Background: One of the major challenges that hospitals and clinicians face is the early identification of newborns at risk for adverse events. One of them is neonatal respiratory distress syndrome (RDS). RDS is the widest spared respiratory disorder in immature newborns and the main source of death among them. Machine learning has been broadly accepted and used in various scopes to analyze medical information and is very useful in the early detection of RDS.
Objective: This study aimed to develop a model to predict neonatal RDS and affecting factors using data mining.
Materials and Methods: The original dataset in this cross-sectional study was extracted from the medical records of newborns diagnosed with RDS from July 2017-July 2018 in Alzahra hospital, Tabriz, Iran. This data includes information about 1469 neonates, and their mothers information. The data were preprocessed and applied to expand the classification model using machine learning techniques such as support vector machine, Naïve Bayes, classification tree, random forest, CN2 rule induction, and neural network, for prediction of RDS episodes. The study compares models according to their accuracy.

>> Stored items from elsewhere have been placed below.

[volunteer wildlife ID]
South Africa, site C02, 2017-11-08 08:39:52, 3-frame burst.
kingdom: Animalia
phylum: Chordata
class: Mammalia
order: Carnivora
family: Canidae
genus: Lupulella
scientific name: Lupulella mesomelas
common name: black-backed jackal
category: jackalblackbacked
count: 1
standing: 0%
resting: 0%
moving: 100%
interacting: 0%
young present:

Results: Among the obtained results, an accuracy of 0.815, sensitivity of 0.802, specificity of 0.812, and area under the curve of 0.843 was the best output using random forest.
Conclusion: The findings of our study proved that new approaches, such as data mining, may support medical decisions, improving diagnosis in neonatal RDS. The feasibility of using a random forest in neonatal RDS prediction would offer the possibility to decrease postpartum complications of neonatal care.
Key words: Data mining, Classification, Neonatal respiratory distress syndrome, Newborn, Machine learning.